_Testo fornito_:

....

Nei secoli lontani era chiamato il Monte delle Vedette, proprio per merito di quell’antichissima torre di guardia che sin dal Medioevo doveva essere posizionata nel punto più alto della collina, in quel tratto in cui oggi si erge dominante il suggestivo santuario dedicato alla Beata Vergine del Carmelo. Nel tempo, il nome originario è stato storpiato e cambiato, complici i latinismi ed il dialetto, giungendo a noi come” Montevecchia”. Centottanta gradini più in basso rispetto al santuario della Madonna del Carmelo, si adagia ormai da tre secoli, tra terrazzamenti e pianori, una gentile dimora settecentesca, di foggia barocchetta: Villa Agnesi Albertoni.

....

_Azione richiesta_:
Riporta per intero il testo su Montevecchia, senza cambiare nulla. Il materiale riportato qui sotto è distinto dal testo e va considerato a parte.

_Informazioni mostrate_:
....

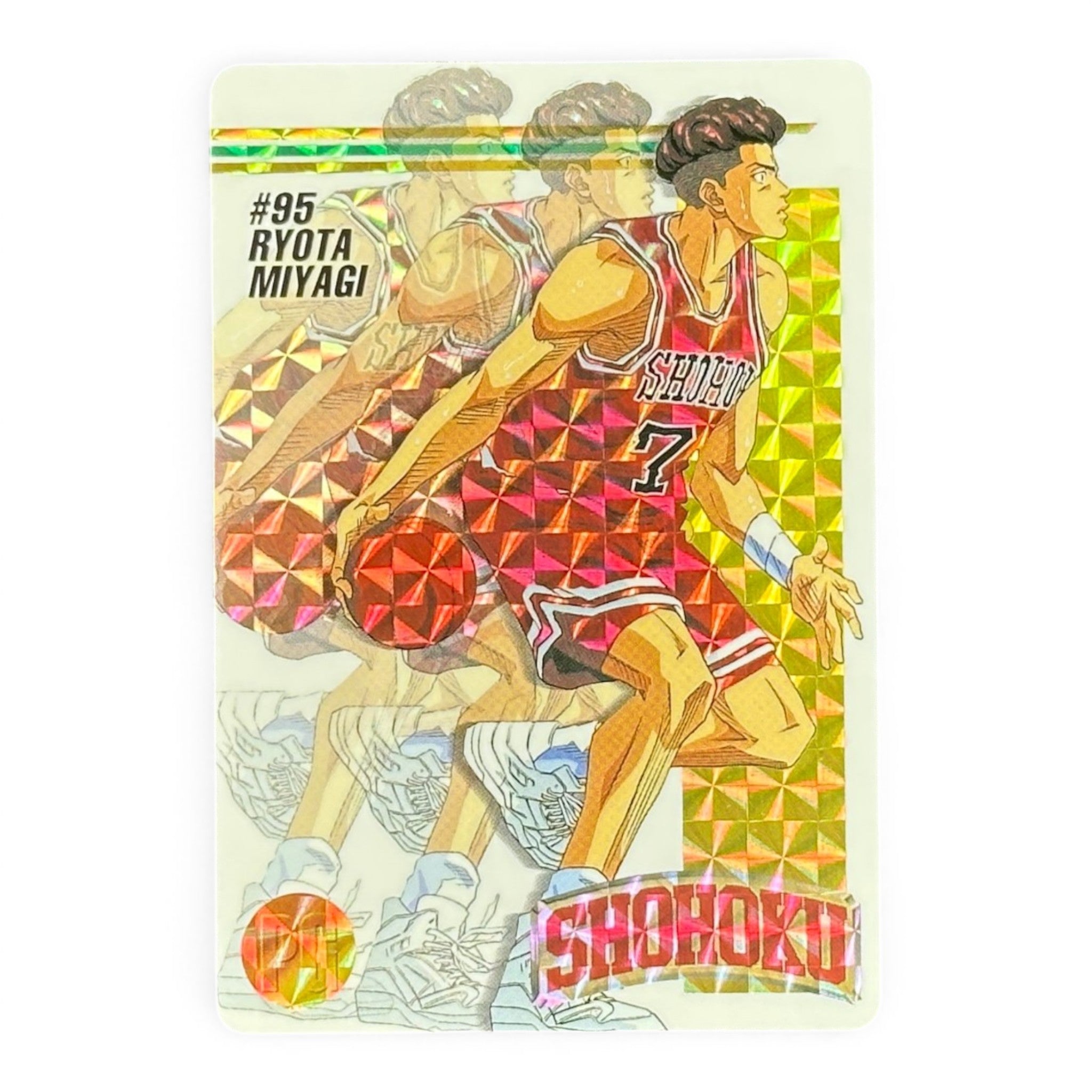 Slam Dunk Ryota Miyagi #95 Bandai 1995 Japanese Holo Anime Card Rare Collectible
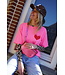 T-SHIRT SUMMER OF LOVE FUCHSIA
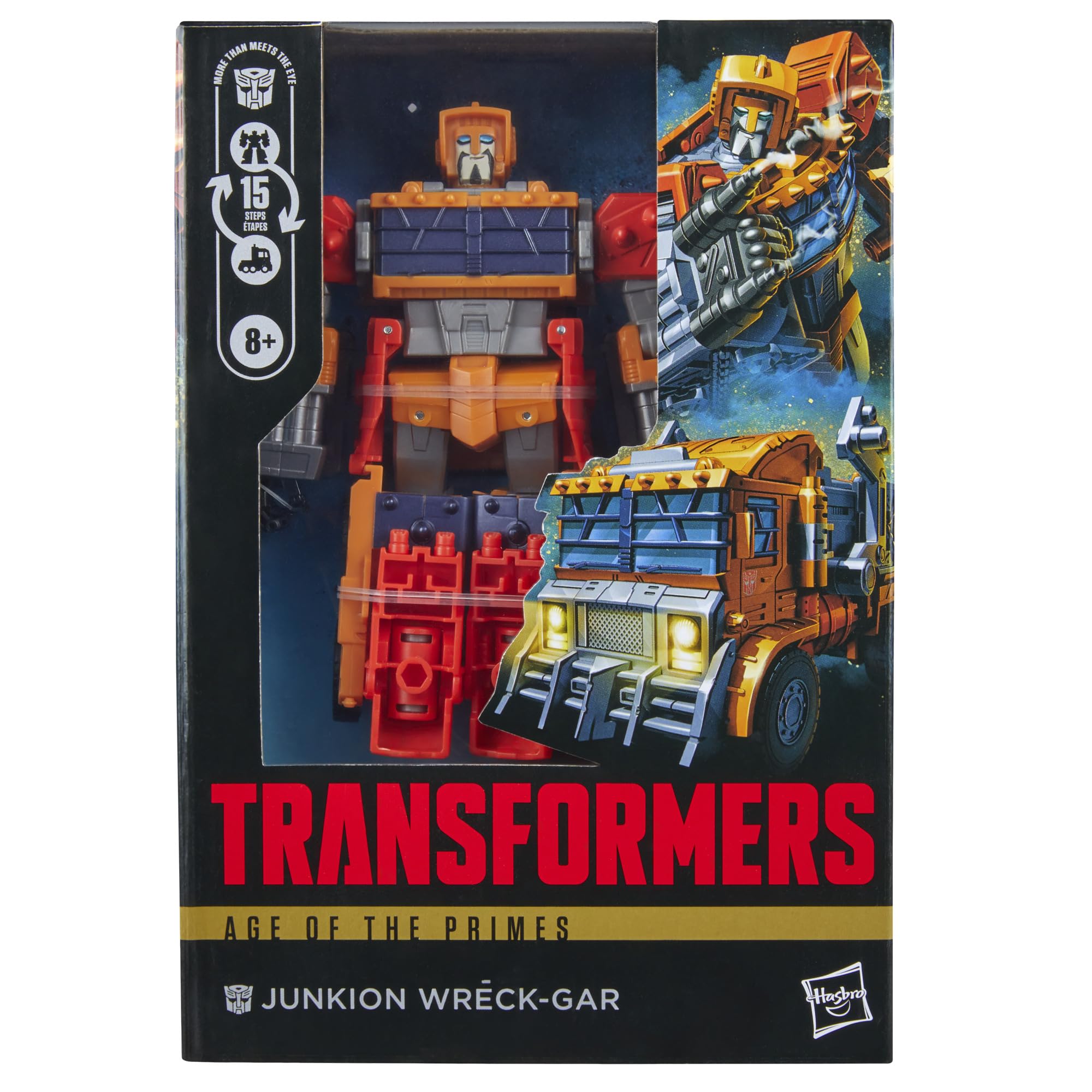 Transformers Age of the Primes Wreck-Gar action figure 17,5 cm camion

....

_Esito del compito_:
Nei secoli lontani era chiamato il Monte delle Vedette, proprio per merito di quell’antichissima torre di guardia che sin dal Medioevo doveva essere posizionata nel punto più alto della collina, in quel tratto in cui oggi si erge dominante il suggestivo santuario dedicato alla Beata Vergine del Carmelo. Nel tempo, il nome originario è stato storpiato e cambiato, complici i latinismi ed il dialetto, giungendo a noi come” Montevecchia”. Centottanta gradini più in basso rispetto al santuario della Madonna del Carmelo, si adagia ormai da tre secoli, tra terrazzamenti e pianori, una gentile dimora settecentesca, di foggia barocchetta: Villa Agnesi Albertoni.